Chromosome analysis is an essential task in a cytogenetics lab, where cytogeneticists can diagnose whether there are abnormalities or not. Karyotyping is a standard technique in chromosome analysis that classifies metaphase image to 24 chromosome classes. The main two categories of chromosome abnormalities are structural abnormalities that are changing in the structure of chromosomes and numerical abnormalities which include different types like monosomy (missing one chromosome) or trisomy (extra copy of the chromosome). Manual karyotyping is complex and requires high domain expertise, as it takes an amount of time.
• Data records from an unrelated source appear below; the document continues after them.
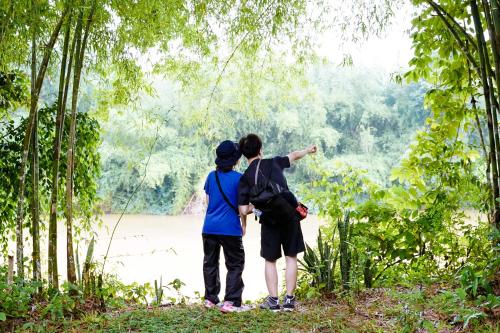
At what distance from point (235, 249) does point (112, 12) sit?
1.95 m

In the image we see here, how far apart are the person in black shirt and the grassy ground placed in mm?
173

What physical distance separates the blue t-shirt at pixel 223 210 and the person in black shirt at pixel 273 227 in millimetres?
69

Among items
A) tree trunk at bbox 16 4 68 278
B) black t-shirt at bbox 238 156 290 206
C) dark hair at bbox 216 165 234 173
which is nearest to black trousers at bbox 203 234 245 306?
black t-shirt at bbox 238 156 290 206

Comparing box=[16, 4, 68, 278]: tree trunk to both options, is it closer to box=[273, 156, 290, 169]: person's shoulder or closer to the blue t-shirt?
the blue t-shirt

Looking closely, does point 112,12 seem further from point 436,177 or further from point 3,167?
point 436,177

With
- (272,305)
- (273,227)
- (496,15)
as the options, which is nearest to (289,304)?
(272,305)

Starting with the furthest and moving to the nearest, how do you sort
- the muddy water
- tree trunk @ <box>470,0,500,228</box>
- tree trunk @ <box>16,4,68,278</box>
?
the muddy water
tree trunk @ <box>16,4,68,278</box>
tree trunk @ <box>470,0,500,228</box>

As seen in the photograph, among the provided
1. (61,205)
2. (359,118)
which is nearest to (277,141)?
(359,118)

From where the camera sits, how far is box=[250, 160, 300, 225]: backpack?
2.98 metres

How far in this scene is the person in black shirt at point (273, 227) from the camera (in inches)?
120

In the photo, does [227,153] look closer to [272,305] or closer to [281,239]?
[281,239]

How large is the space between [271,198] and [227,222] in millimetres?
322

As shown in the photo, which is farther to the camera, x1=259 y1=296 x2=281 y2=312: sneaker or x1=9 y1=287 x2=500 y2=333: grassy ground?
x1=259 y1=296 x2=281 y2=312: sneaker

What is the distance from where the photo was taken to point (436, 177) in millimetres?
3865
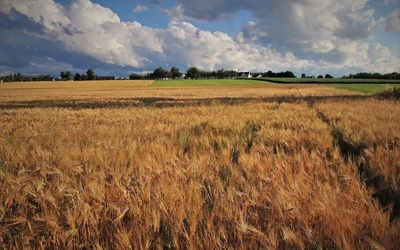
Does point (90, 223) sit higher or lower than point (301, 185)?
lower

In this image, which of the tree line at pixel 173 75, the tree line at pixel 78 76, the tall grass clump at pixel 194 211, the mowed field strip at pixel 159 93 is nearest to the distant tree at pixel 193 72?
the tree line at pixel 173 75

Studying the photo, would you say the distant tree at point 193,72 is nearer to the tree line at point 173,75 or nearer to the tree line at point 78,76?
the tree line at point 173,75

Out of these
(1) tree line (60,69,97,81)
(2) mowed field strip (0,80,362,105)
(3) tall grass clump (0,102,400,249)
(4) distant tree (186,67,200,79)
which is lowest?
(3) tall grass clump (0,102,400,249)

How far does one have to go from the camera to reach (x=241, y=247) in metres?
1.29

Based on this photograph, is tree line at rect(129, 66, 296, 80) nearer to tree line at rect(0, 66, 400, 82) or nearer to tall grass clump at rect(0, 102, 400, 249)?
tree line at rect(0, 66, 400, 82)

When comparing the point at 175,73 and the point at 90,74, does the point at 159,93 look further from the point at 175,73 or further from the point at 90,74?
the point at 175,73

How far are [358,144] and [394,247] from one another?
2.99 m

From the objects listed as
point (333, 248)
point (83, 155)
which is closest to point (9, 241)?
point (83, 155)

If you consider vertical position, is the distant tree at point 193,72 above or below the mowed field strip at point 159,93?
above

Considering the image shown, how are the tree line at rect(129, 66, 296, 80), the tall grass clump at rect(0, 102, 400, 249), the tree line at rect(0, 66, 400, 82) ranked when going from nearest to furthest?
the tall grass clump at rect(0, 102, 400, 249)
the tree line at rect(0, 66, 400, 82)
the tree line at rect(129, 66, 296, 80)

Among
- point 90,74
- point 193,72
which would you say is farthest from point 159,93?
point 193,72

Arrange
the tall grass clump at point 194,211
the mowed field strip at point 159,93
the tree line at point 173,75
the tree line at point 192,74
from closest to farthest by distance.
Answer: the tall grass clump at point 194,211 → the mowed field strip at point 159,93 → the tree line at point 173,75 → the tree line at point 192,74

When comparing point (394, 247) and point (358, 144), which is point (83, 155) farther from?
point (358, 144)

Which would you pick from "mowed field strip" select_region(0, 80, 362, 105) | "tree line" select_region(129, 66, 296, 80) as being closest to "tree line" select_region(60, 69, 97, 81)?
"tree line" select_region(129, 66, 296, 80)
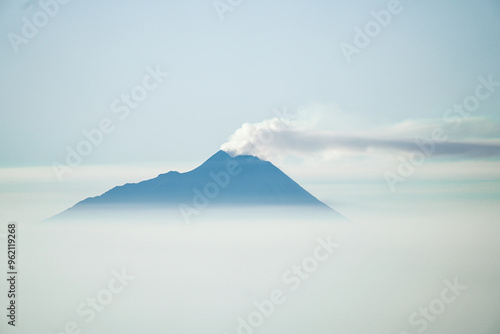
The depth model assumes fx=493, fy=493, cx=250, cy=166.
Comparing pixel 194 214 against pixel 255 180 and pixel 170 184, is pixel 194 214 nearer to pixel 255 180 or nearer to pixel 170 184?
pixel 170 184

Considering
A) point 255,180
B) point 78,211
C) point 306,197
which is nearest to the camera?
point 78,211

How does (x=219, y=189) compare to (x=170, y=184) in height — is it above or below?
below

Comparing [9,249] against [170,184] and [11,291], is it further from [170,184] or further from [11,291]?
[170,184]

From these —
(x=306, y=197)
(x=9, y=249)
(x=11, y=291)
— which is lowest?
(x=306, y=197)

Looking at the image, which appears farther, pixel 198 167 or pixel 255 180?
pixel 255 180

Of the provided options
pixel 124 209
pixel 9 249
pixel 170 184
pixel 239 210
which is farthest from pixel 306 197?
pixel 9 249

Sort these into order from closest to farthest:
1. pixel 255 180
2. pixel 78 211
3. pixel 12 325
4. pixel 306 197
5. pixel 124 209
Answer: pixel 12 325 < pixel 78 211 < pixel 306 197 < pixel 124 209 < pixel 255 180
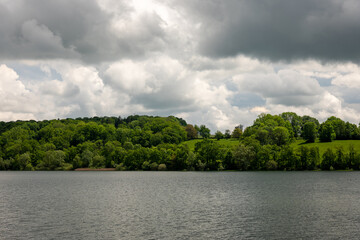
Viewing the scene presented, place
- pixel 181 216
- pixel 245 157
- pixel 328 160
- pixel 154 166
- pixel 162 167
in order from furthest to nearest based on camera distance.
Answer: pixel 154 166 → pixel 162 167 → pixel 245 157 → pixel 328 160 → pixel 181 216

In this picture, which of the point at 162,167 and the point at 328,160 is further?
the point at 162,167

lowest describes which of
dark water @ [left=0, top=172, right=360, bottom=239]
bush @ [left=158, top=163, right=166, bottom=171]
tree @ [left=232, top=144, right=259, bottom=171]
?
dark water @ [left=0, top=172, right=360, bottom=239]

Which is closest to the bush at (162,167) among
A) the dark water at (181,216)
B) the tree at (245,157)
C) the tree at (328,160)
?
the tree at (245,157)

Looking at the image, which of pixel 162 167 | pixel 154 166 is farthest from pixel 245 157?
pixel 154 166

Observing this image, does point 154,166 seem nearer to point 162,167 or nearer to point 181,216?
point 162,167

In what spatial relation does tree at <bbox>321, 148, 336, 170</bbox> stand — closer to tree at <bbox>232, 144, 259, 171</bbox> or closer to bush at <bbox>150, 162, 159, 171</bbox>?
tree at <bbox>232, 144, 259, 171</bbox>

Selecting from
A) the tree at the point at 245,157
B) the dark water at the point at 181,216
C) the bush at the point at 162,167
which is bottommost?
the dark water at the point at 181,216

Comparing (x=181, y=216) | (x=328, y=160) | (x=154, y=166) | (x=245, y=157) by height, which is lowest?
(x=181, y=216)

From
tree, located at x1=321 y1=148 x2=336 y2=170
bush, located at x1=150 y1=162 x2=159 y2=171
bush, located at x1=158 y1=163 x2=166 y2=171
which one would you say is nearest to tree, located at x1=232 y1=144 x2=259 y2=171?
tree, located at x1=321 y1=148 x2=336 y2=170

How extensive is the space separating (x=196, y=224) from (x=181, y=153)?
14161cm

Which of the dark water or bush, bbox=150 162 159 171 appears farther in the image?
bush, bbox=150 162 159 171

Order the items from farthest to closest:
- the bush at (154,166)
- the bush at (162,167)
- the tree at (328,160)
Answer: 1. the bush at (154,166)
2. the bush at (162,167)
3. the tree at (328,160)

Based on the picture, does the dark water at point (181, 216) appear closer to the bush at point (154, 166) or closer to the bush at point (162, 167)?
the bush at point (162, 167)

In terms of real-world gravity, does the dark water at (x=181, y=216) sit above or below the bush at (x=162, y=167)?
below
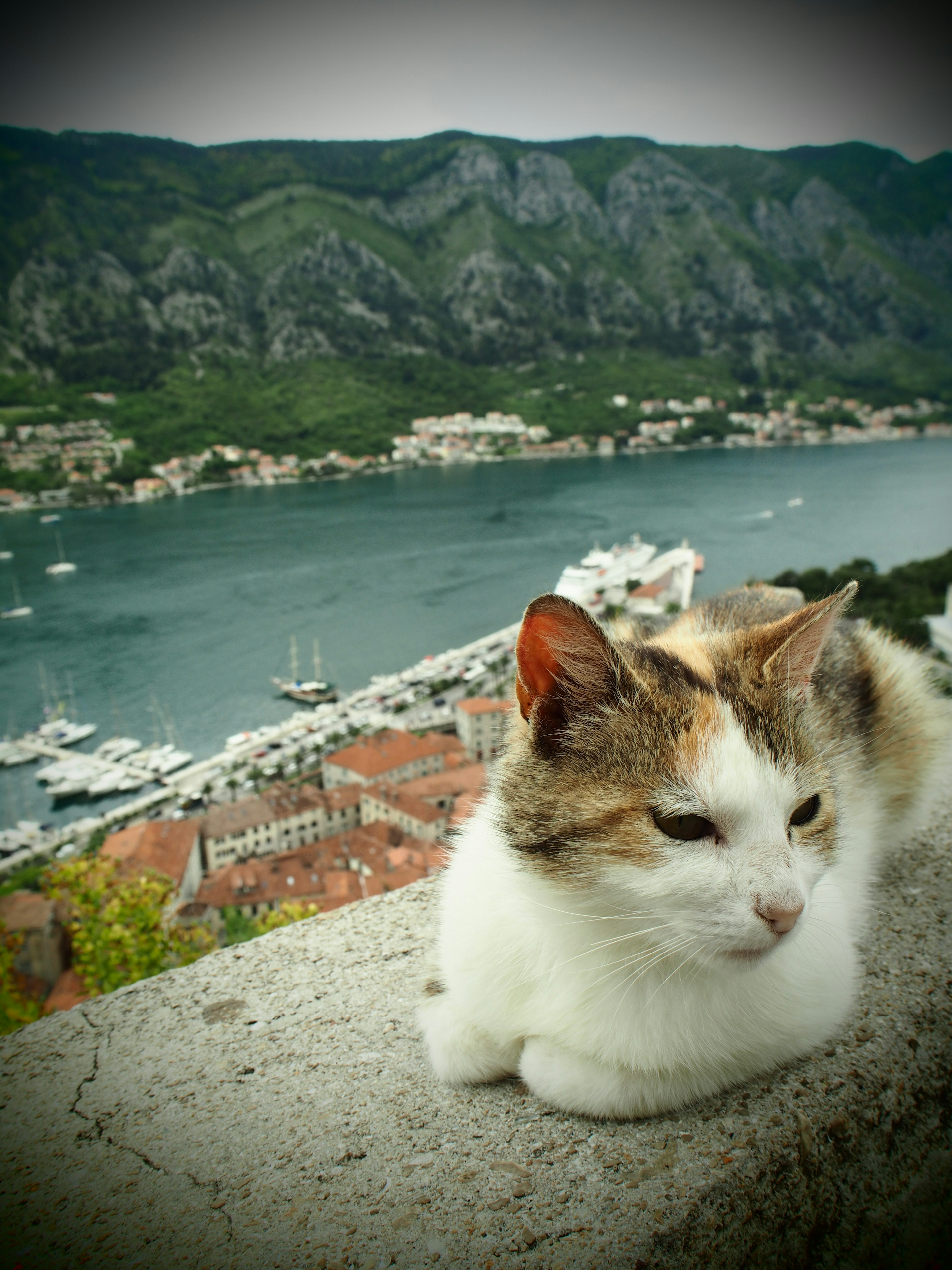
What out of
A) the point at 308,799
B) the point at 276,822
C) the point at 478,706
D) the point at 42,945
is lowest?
the point at 276,822

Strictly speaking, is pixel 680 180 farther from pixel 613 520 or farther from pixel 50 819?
pixel 50 819

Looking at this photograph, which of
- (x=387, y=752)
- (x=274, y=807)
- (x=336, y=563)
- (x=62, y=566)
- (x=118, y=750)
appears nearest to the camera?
(x=274, y=807)

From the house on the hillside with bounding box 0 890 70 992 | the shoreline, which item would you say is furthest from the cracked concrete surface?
the shoreline

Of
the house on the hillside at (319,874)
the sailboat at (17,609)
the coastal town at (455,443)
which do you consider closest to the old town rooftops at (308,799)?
the house on the hillside at (319,874)

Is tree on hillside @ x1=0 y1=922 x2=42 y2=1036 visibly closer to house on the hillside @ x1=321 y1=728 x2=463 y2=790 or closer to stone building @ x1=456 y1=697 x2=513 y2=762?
house on the hillside @ x1=321 y1=728 x2=463 y2=790

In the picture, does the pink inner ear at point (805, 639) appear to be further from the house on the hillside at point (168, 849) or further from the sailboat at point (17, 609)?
the sailboat at point (17, 609)

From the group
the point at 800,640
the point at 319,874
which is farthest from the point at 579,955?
the point at 319,874

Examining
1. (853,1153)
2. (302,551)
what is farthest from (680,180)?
(853,1153)

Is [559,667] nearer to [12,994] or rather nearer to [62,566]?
[12,994]
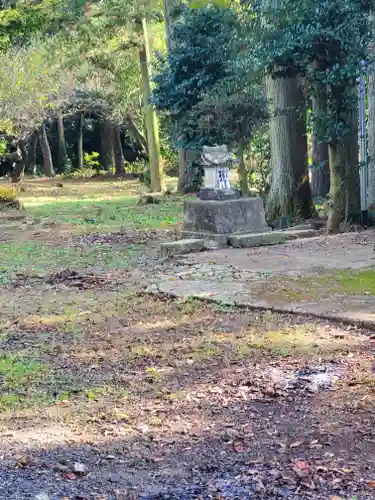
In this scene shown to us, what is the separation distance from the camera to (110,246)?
1189 centimetres

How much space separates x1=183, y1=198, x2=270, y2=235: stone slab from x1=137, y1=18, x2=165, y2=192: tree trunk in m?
10.1

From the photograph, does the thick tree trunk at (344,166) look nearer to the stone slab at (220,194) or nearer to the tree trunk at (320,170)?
the stone slab at (220,194)

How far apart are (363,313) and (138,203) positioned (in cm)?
1355

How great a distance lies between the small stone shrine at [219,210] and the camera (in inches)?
446

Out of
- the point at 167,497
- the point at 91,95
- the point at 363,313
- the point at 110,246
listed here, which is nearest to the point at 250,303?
the point at 363,313

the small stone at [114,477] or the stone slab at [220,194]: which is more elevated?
the stone slab at [220,194]

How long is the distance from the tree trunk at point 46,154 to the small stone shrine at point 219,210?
19.3 metres

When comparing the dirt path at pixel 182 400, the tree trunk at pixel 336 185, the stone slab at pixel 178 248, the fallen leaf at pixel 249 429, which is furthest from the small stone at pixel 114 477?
the tree trunk at pixel 336 185

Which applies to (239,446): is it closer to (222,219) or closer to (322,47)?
(322,47)

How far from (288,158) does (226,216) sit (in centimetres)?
270

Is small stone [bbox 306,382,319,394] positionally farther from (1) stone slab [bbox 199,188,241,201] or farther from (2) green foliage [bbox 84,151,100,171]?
(2) green foliage [bbox 84,151,100,171]

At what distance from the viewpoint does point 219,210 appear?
37.1 ft

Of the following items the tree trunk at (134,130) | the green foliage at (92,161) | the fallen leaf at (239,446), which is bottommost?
the fallen leaf at (239,446)

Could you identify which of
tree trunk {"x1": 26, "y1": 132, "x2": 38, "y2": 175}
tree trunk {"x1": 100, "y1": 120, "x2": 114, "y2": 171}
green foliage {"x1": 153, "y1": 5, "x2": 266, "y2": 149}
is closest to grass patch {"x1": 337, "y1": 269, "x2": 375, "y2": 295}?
green foliage {"x1": 153, "y1": 5, "x2": 266, "y2": 149}
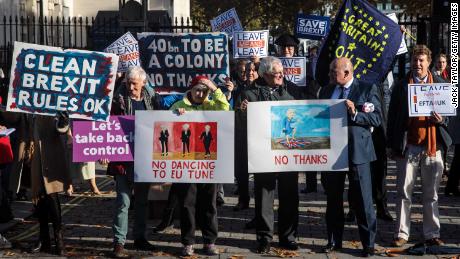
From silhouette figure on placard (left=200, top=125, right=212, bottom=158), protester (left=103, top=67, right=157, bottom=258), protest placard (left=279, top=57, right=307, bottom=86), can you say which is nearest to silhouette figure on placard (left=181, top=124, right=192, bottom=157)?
silhouette figure on placard (left=200, top=125, right=212, bottom=158)

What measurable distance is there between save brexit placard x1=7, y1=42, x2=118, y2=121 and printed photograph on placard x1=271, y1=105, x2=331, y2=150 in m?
1.73

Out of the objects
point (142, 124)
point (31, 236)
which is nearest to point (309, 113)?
point (142, 124)

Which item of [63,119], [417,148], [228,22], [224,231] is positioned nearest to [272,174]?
[224,231]

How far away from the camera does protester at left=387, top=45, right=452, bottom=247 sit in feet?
29.0

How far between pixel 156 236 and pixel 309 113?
241 centimetres

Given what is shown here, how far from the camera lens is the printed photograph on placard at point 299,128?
877 cm

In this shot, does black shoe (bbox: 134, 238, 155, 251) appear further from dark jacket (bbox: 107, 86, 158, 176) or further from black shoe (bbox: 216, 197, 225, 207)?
black shoe (bbox: 216, 197, 225, 207)

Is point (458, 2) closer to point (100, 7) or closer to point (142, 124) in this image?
point (142, 124)

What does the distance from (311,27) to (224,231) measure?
688 centimetres

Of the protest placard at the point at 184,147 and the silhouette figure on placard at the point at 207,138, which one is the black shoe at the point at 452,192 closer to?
the protest placard at the point at 184,147

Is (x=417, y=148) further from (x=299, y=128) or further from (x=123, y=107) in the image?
(x=123, y=107)

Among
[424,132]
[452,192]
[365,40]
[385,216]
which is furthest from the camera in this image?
[452,192]

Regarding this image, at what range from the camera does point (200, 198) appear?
8945mm

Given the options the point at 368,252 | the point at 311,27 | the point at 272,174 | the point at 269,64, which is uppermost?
the point at 311,27
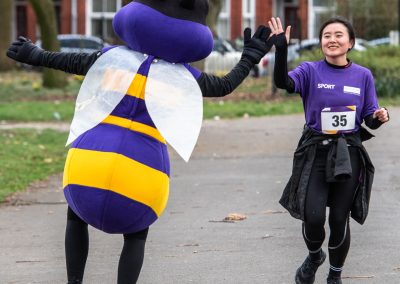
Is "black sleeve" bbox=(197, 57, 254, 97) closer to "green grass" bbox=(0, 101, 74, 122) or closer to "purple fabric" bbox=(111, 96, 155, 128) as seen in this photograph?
"purple fabric" bbox=(111, 96, 155, 128)

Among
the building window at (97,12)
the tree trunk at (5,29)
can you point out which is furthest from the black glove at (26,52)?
the building window at (97,12)

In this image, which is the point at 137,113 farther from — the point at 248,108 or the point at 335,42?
the point at 248,108

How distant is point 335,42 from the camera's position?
18.5 ft

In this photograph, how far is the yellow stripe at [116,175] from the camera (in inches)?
193

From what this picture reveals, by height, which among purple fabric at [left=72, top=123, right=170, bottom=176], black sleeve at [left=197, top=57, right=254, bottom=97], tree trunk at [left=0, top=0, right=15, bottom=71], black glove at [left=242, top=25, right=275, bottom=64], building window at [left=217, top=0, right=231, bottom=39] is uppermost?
black glove at [left=242, top=25, right=275, bottom=64]

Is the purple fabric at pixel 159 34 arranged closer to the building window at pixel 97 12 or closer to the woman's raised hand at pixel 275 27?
the woman's raised hand at pixel 275 27

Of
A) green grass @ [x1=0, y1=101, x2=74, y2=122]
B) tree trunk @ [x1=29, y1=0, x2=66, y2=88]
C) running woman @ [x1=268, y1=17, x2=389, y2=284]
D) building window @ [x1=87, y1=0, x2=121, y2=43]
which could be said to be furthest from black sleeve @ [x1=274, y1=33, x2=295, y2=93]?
building window @ [x1=87, y1=0, x2=121, y2=43]

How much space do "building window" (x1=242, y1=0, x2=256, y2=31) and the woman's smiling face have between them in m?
39.8

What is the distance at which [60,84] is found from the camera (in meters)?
23.0

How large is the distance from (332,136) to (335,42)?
0.54 m

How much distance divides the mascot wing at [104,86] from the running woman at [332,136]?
0.97 meters

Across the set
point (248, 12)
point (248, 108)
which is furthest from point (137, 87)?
point (248, 12)

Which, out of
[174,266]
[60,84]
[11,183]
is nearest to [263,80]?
[60,84]

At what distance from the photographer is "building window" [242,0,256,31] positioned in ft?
149
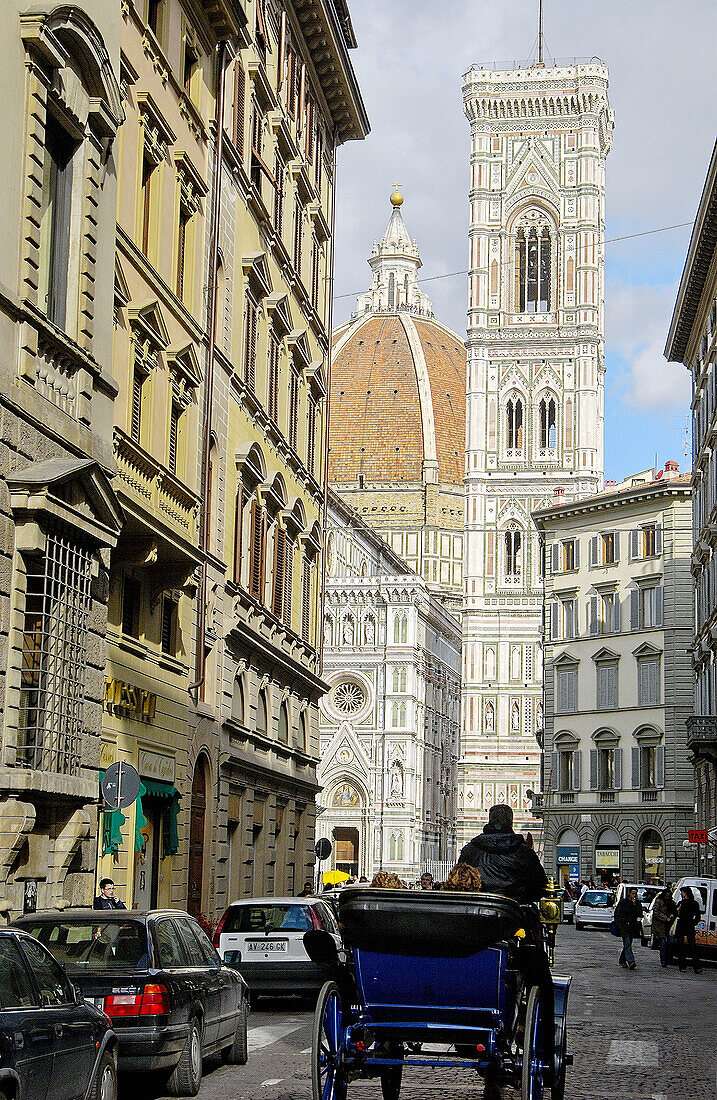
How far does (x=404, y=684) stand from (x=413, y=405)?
61.2 metres

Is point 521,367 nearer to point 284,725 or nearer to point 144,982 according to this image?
point 284,725

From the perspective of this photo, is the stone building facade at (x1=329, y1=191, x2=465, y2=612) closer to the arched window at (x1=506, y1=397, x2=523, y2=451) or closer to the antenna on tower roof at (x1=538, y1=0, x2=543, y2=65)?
the arched window at (x1=506, y1=397, x2=523, y2=451)

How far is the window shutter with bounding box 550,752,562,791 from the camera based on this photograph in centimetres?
8050

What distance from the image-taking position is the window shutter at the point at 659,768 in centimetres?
7444

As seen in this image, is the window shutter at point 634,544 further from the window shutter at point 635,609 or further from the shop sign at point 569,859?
the shop sign at point 569,859

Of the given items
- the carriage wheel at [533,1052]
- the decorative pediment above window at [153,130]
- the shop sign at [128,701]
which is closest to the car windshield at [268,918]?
the shop sign at [128,701]

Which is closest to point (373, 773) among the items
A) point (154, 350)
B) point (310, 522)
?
point (310, 522)

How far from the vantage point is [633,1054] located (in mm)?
16312

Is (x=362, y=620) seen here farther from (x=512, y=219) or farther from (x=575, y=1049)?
(x=575, y=1049)

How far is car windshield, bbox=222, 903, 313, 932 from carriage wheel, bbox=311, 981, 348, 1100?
1062 cm

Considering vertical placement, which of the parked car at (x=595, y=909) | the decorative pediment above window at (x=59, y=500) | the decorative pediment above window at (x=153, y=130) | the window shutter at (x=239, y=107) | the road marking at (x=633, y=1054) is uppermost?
the window shutter at (x=239, y=107)

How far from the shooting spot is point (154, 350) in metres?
26.2

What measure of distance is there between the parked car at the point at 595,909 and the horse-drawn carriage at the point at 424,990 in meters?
50.7

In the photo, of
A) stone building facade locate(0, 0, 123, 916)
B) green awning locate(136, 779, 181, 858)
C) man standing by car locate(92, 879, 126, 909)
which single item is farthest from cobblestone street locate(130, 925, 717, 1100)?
green awning locate(136, 779, 181, 858)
With these motivations, in this research, we automate karyotyping by borrowing the latest ideas from deep learning and recognize the most common numerical abnormalities (monosomy and trisomy) on a dataset contains 147 non-overlapped metaphase images collected from Center of Excellence in Genomic Medicine Research at King Abdulaziz University. The metaphase images go through three stages in our study. The first one is individual chromosomes detection using YOLOv2 Convolutional Neural Network followed by some chromosome post-processing. This step achieved 0.84 mean IoU, 0.9923 AP, and 100% individual chromosomes detection accuracy. The second stage is feature extraction and classification where we fine-tune VGG19 network using two different approaches, one by adding extra fully connected layer(s) and another by replacing fully connected layers with the global average pooling layer. The best accuracy obtained is 95.04%. The final step is detecting abnormality and this step obtained 96.67% average abnormality detection accuracy. To further validate the proposed classification method, we examined the Biomedical Imaging Laboratory dataset which is publicly available online and achieved 94.11% accuracy.